Mercator admitted that petitioners were the owners of the subject parcels of land. It,
however, contended that the spouses executed a Mortgage in favor of Mercator
Finance Corporation for and in consideration of certain loans, and/or other forms of
credit accommodations obtained from the Mortgagee (defendant Mercator Finance
Corporation) amounting to EIGHT HUNDRED FORTY-FOUR THOUSAND SIX HUNDRED
TWENTY-FIVE & 78/100 (P844,625.78) and to secure the payment of the same and
those others that the MORTGAGEE may extend to the MORTGAGOR (plaintiffs) x x
x. It contended that since petitioners and Embassy Farms signed the promissory
note as co-makers (the note being worded as For value received, I/We jointly and
severally promise to pay to the order of Mercator), aside from the Continuing
Suretyship Agreement subsequently executed to guarantee the indebtedness, the
petitioners are jointly and severally liable with Embassy Farms. Due to their failure
to pay the obligation, the foreclosure and subsequent sale of the mortgaged

properties are thus valid. Respondents Salazar and Lamecs asserted that they are
innocent purchasers for value and in good faith.

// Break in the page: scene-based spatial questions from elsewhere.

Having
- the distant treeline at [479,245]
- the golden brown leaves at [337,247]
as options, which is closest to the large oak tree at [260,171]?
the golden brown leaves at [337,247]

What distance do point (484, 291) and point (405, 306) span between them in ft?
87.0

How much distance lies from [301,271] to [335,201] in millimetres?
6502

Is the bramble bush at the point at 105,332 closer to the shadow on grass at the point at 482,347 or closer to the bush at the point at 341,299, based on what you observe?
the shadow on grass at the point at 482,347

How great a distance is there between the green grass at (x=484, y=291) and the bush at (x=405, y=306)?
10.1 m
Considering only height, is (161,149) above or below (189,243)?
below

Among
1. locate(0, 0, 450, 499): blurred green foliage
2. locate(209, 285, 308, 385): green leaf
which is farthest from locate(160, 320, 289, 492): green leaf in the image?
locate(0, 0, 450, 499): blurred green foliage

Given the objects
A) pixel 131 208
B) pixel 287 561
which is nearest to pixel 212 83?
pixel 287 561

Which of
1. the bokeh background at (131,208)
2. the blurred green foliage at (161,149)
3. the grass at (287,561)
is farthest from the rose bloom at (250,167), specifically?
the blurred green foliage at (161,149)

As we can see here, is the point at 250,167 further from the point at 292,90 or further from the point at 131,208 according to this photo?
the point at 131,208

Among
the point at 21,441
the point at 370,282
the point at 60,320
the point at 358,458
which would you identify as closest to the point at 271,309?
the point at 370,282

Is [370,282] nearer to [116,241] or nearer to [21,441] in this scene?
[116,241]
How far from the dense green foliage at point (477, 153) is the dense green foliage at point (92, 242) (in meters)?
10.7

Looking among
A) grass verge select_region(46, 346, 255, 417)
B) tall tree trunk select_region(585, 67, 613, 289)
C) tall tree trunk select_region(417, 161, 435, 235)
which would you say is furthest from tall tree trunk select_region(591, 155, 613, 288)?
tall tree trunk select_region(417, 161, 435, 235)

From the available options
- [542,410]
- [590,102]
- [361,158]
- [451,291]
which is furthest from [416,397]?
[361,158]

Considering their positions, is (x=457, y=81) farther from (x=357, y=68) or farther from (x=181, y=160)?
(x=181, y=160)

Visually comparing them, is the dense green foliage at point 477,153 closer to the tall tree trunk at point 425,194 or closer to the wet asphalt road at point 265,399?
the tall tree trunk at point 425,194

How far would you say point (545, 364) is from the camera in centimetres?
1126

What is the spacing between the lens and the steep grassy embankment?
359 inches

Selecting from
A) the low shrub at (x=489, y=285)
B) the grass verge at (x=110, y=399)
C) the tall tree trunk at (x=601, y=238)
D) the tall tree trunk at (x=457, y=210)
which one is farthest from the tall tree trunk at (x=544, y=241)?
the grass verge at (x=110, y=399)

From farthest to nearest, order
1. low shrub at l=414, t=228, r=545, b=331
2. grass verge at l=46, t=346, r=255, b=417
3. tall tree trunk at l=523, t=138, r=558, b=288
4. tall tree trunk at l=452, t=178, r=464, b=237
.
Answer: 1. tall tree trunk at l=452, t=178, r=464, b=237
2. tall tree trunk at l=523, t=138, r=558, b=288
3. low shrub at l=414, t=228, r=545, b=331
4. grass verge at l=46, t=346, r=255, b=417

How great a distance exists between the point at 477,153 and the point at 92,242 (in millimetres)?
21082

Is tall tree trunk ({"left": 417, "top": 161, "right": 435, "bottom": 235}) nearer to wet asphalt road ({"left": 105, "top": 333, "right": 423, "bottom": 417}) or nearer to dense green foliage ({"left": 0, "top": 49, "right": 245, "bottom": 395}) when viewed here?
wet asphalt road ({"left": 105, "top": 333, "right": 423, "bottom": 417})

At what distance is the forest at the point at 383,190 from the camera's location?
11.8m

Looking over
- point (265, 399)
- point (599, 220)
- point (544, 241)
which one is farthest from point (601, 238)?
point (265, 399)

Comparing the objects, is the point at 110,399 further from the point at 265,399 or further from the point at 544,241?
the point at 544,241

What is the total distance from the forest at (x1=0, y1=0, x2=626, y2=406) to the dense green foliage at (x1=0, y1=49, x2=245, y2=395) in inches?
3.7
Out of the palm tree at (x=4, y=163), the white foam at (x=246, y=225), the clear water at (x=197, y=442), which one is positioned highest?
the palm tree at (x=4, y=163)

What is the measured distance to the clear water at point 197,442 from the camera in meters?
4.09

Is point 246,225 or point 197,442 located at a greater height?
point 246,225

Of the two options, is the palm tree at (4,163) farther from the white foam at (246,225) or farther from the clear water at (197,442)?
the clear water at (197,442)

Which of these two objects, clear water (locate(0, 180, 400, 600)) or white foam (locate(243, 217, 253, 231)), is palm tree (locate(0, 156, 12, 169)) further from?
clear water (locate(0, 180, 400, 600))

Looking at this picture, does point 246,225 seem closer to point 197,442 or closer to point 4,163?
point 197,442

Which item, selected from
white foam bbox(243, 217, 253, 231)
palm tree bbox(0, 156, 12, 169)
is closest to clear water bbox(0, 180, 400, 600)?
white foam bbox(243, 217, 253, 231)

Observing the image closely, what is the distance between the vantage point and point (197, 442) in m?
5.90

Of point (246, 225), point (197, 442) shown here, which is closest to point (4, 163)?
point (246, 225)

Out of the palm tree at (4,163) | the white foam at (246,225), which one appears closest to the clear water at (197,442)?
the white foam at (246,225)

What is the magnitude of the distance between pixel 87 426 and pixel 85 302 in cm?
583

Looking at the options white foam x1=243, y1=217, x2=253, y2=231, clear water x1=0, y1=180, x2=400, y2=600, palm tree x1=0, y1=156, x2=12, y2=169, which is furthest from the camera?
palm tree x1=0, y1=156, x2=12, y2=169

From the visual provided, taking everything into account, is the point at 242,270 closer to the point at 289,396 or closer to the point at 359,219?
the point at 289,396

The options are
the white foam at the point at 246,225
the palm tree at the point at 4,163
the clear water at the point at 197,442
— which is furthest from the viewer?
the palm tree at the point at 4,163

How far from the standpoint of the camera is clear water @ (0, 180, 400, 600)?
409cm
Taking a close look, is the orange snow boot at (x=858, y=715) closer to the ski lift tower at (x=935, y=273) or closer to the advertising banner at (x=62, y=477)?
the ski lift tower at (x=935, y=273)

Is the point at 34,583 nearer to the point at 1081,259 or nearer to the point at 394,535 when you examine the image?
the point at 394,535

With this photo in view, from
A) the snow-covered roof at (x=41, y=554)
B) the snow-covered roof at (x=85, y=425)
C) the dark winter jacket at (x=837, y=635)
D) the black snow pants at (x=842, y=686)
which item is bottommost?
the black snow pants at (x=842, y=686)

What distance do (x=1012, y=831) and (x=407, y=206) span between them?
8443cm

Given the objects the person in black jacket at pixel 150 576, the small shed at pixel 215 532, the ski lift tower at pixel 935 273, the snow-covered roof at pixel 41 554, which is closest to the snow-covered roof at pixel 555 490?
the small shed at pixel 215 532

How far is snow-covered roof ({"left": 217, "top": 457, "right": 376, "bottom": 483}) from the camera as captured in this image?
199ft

Issue: May the spouses be held solidarily liable with Embassy Farms?
Held: YES. Courts can interpret a contract only if there is doubt in its letter. But, an
examination of the promissory note shows no such ambiguity. Besides, assuming
arguendo that there is an ambiguity, Section 17 of the Negotiable Instruments Law
states, viz:
SECTION 17. Construction where instrument is ambiguous. Where the language of
the instrument is ambiguous or there are omissions therein, the following rules of
construction apply: (g) Where an instrument containing the word I promise to pay
is signed by two or more persons, they are deemed to be jointly and severally liable
thereon.

Petitioners also insist that the promissory note does not convey their true intent in
executing the document. The defense is unavailing. Even if petitioners intended to
sign the note merely as officers of Embassy Farms, still this does not erase the fact
that they subsequently executed a continuing suretyship agreement. A surety is one
who is solidarily liable with the principal. Petitioners cannot claim that they did not
personally receive any consideration for the contract for well-entrenched is the rule
that the consideration necessary to support a surety obligation need not pass
directly to the surety, a consideration moving to the principal alone being sufficient.
A surety is bound by the same consideration that makes the contract effective
between the principal parties thereto. Having executed the suretyship agreement,
there can be no dispute on the personal liability of petitioners.